G.C: Where did this Deus come from?

P.C: Well, Captain Deus, he was the son of Captain Deus. They lived there in the house where one comes down. Captain Deus built this house. That is where my uncle Antonio Deus lived. And then my uncle Antonio went to arrest some (Reijos) that he had caught and he was taking them to arrest them and they arrived at a place, I don't know if it was Gardner or near there. There he got sick. I guess it was a heart attack because he died there and the Reijos left. They were by name a Tomas Espinoza who killed a….in Gardner….a, a my God. A man Pablo Archuleta. And it turns out that this Pablo Archuleta is my half brother's grandfather, of Moises and Ramon. And he caught up with and captured, they caught him and another. But I don't remember, hear, the name of the other. They caught them as they were going through Mosco Pass.

G.C: You were telling me about who helped your father.

P.C: Well, my father, any how in those days, I'll tell you that everyone help each other, neighbors, parents and everyone.

G.C: Did he work a lot of men?

P.C: Well only during the harvest, you know.

G.C: What can you tell me about the Penitentes?

P.C: I can tell you that I pulled a trick on them.

G.C: You?

P.C: A bad thing.

G.C: What happened?

P.C: You know children. I don't know if to tell you or not.

G.C: How old were you?

P.C: I was about twelve, around there….fifteen.

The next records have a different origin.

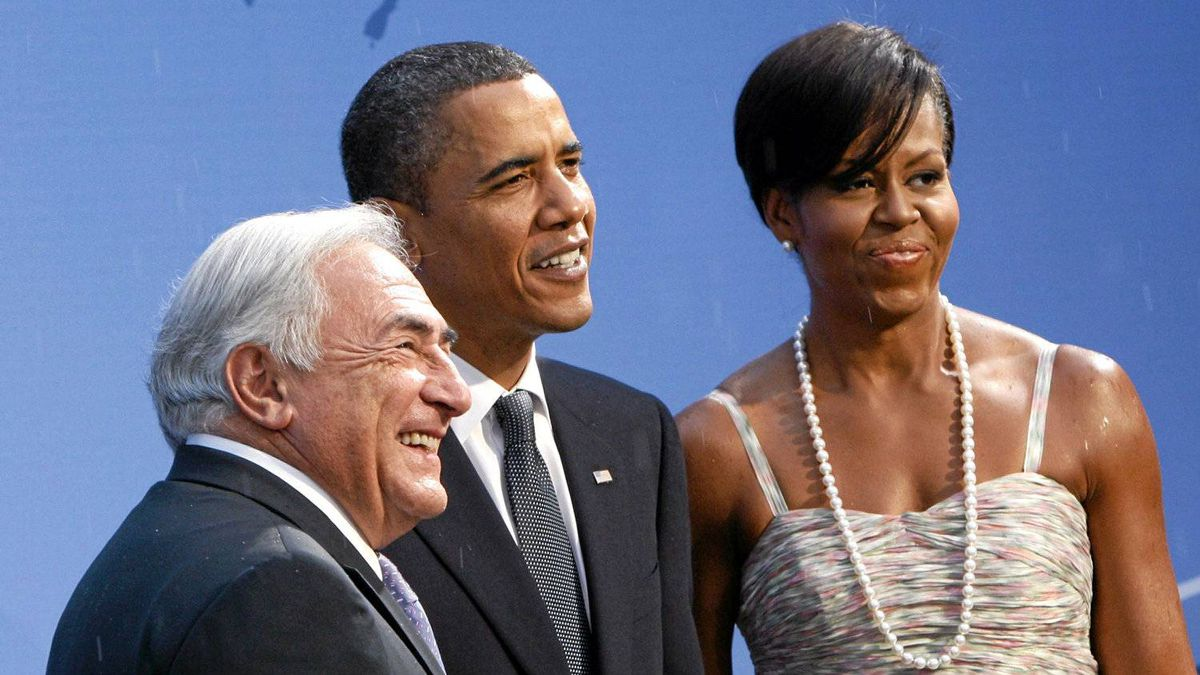 U.S. President Barack Obama (C) and first lady Michelle Obama greet IMF Managing Director Dominique Strauss-Kahn as they arrive at the Phipps Conservatory for an opening reception and working dinner for heads of delegation, at the Pittsburgh G20 Summit in Pittsburgh, Pennsylvania September 24, 2009.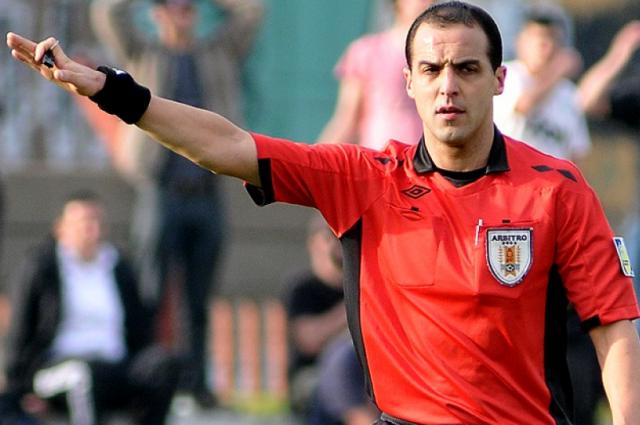 arbitro Esteban Ostojich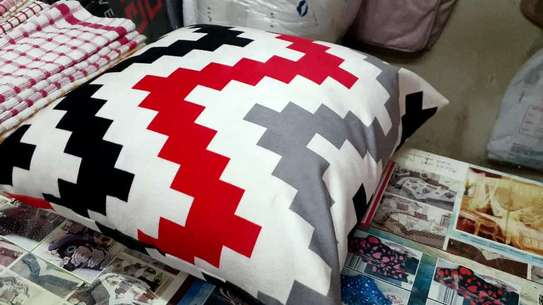 Complete Throw pillow Set image 3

G.C: About like my boys. I know.

P.C: I'm, understand, going to tell you anyhow because it is the truth. Me and…., well they would gather is the Catholic Church of Chama. We would go at the time of Easter to see the ceremonies they went through because they made a racket you wouldn't believe, you know. And you didn't know him, the late Juan Gallegos, he was the son of the late Pablita, the mother of Esperanza and Fedelina. And the late Juan Gallegos and I were like….He was older than I and he got the idea, you know to place a wire across the alley, you know, when they came out. And there was one of my uncles, reading you know, see, and singing and with a lantern so placed and him with his book. Oh, it was how do they say? A put down, but any how we went a head and did it. There, where the late Genaro lived, just a short walk, we took a piece of wire from the fence that had belonged to the late Sergio Marquez and we tied it to the other side, you understand? But when they came out, they were already coming out, we hid, over there in the sagebrush and we laid on our stomachs. When we saw that they were out you know, and they were walking with the lantern, and singing you know. And Miguel Vasques was walking with the crucifix you know. He was walking backwards, see, when they reached the wire, here they were all facing upward. These are crazy things, understand, but we did it. The other one that was there was….Savala. Antonio Archuleta. You remember Antonio?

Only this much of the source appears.